Data extract.
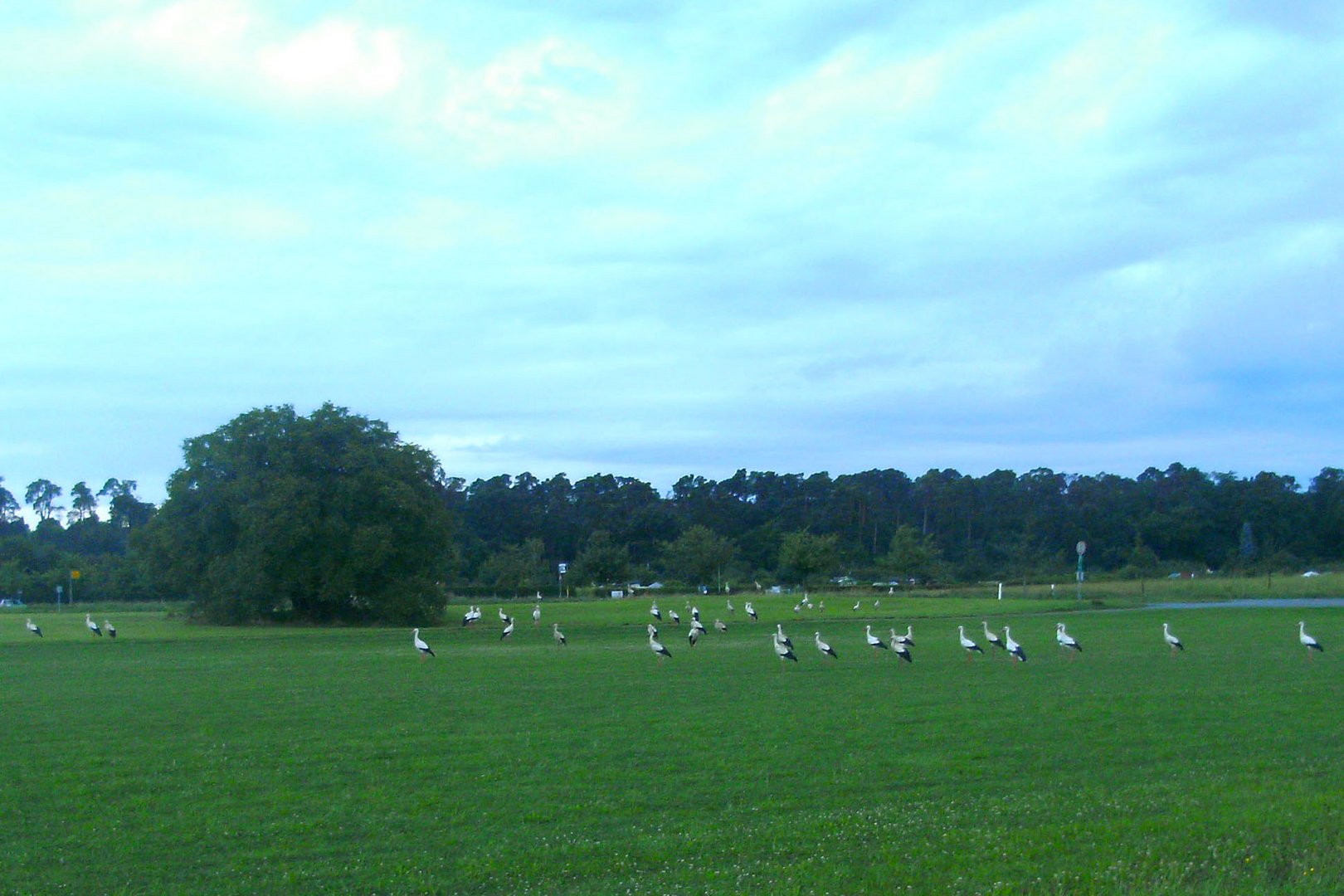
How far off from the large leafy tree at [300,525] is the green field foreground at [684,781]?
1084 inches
* * *
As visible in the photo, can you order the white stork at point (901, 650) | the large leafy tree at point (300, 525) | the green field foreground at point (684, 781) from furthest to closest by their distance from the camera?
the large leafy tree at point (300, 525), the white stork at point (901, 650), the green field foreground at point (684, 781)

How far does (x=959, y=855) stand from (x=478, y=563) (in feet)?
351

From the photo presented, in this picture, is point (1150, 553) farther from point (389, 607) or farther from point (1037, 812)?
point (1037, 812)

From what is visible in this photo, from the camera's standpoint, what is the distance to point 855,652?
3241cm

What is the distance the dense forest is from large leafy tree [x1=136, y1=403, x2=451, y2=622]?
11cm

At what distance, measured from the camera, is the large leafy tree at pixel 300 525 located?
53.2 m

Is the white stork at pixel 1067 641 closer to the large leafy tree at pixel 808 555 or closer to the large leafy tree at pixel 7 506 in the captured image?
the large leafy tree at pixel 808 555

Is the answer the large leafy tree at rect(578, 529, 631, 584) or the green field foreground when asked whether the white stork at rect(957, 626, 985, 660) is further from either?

Problem details. Reproduce only the rows starting at the line containing "As visible in" and ending at the line containing "the large leafy tree at point (300, 525), the", swapping "furthest" for "farthest" and leaving everything else unchanged.

The solution.
As visible in the photo, can you order the white stork at point (901, 650) | the large leafy tree at point (300, 525) | the green field foreground at point (684, 781) from farthest to closest by their distance from the camera?
the large leafy tree at point (300, 525), the white stork at point (901, 650), the green field foreground at point (684, 781)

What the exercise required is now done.